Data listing
▶
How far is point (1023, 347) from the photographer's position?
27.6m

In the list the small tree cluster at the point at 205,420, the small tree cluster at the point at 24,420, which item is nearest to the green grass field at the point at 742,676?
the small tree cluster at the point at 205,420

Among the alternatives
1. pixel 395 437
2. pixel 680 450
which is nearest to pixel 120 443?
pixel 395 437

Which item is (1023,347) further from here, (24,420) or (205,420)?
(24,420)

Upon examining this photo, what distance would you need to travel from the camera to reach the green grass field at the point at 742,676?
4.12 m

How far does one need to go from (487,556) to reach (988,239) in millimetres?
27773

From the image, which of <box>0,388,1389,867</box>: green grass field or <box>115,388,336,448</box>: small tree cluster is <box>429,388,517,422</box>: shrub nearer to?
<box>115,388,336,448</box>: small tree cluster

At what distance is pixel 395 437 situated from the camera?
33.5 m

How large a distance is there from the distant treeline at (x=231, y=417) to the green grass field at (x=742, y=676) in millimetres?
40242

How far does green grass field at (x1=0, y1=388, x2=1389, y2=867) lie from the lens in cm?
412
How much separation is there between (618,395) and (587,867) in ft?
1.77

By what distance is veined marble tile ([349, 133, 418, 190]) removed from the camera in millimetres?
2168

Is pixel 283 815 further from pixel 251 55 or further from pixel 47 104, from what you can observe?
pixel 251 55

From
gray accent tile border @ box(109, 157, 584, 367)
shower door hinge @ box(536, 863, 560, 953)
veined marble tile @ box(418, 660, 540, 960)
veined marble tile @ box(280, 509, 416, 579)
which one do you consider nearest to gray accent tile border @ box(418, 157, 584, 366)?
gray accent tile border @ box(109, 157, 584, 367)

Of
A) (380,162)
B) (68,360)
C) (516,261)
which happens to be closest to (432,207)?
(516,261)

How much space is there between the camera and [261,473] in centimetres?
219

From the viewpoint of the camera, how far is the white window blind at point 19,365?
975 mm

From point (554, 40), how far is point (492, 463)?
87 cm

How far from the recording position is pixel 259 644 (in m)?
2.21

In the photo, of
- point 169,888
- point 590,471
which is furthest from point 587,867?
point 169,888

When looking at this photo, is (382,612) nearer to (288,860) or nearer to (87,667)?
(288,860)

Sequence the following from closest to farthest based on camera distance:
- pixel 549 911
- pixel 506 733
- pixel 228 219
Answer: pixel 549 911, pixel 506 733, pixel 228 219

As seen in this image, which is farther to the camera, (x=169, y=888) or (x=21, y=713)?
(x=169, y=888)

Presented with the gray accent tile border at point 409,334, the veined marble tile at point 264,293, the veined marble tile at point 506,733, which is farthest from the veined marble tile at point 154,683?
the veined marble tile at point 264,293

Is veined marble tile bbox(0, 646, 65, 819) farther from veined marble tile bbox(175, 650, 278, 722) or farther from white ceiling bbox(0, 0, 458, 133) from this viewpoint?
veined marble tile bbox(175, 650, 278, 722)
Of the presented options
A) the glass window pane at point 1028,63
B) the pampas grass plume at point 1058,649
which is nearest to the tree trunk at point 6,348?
◀
What is being asked:
Write each line above out exactly.

Answer to the exercise:
How far is point (1023, 347) from the photographer's position?
27.6m

In the list the small tree cluster at the point at 205,420, the small tree cluster at the point at 24,420, which item is nearest to the green grass field at the point at 742,676?
the small tree cluster at the point at 205,420

Among the alternatives
1. pixel 395 437
2. pixel 680 450
which is nearest to pixel 120 443?
pixel 395 437

Which item is (1023,347) further from here, (24,420) or (205,420)?
(24,420)

Upon examining this photo, what distance would you need to travel from the camera to reach the green grass field at the point at 742,676?
4.12 m

How far does one need to go from (487,556) to reach (988,239) in millimetres?
27773

From the image, which of <box>0,388,1389,867</box>: green grass field or <box>115,388,336,448</box>: small tree cluster is <box>429,388,517,422</box>: shrub nearer to?
<box>115,388,336,448</box>: small tree cluster

At what distance is pixel 395 437 situated from the camera?
33.5 m

How large a distance is there from the distant treeline at (x=231, y=417) to the green grass field at (x=742, y=676) in millimetres?
40242

How far does green grass field at (x1=0, y1=388, x2=1389, y2=867) lie from the lens in cm?
412
How much separation is there between (618,395) and (587,867) in ft?
1.77

By what distance is veined marble tile ([349, 133, 418, 190]) removed from the camera in millimetres?
2168

Is pixel 283 815 further from pixel 251 55 or further from pixel 47 104, from what you can observe?
pixel 251 55

From
gray accent tile border @ box(109, 157, 584, 367)
shower door hinge @ box(536, 863, 560, 953)
veined marble tile @ box(418, 660, 540, 960)
veined marble tile @ box(280, 509, 416, 579)
which one do you consider nearest to gray accent tile border @ box(418, 157, 584, 366)?
gray accent tile border @ box(109, 157, 584, 367)

Of
A) (380,162)
B) (68,360)
C) (516,261)
which happens to be closest to (432,207)?
(516,261)

How much space is there between the camera and [261,473] in centimetres?
219

From the viewpoint of the camera, how far is the white window blind at point 19,365?
975 mm

From point (554, 40), how far is point (492, 463)?
87 cm

How far from the recording position is pixel 259 644 (in m)?
2.21

In the photo, of
- point 169,888
- point 590,471
which is furthest from point 587,867?
point 169,888

When looking at this photo, is (382,612) nearer to (288,860) or nearer to (87,667)?
(288,860)

Sequence the following from closest to farthest based on camera distance:
- pixel 549 911
- pixel 506 733
- pixel 228 219
Answer: pixel 549 911, pixel 506 733, pixel 228 219

As seen in this image, which is farther to the camera, (x=169, y=888) or (x=21, y=713)?
(x=169, y=888)

Presented with the gray accent tile border at point 409,334, the veined marble tile at point 264,293, the veined marble tile at point 506,733, which is farthest from the veined marble tile at point 154,683?
the veined marble tile at point 264,293

Is veined marble tile bbox(0, 646, 65, 819) farther from veined marble tile bbox(175, 650, 278, 722) or farther from white ceiling bbox(0, 0, 458, 133) from this viewpoint?
veined marble tile bbox(175, 650, 278, 722)
Of the presented options
A) the glass window pane at point 1028,63
B) the pampas grass plume at point 1058,649
which is nearest to the tree trunk at point 6,348?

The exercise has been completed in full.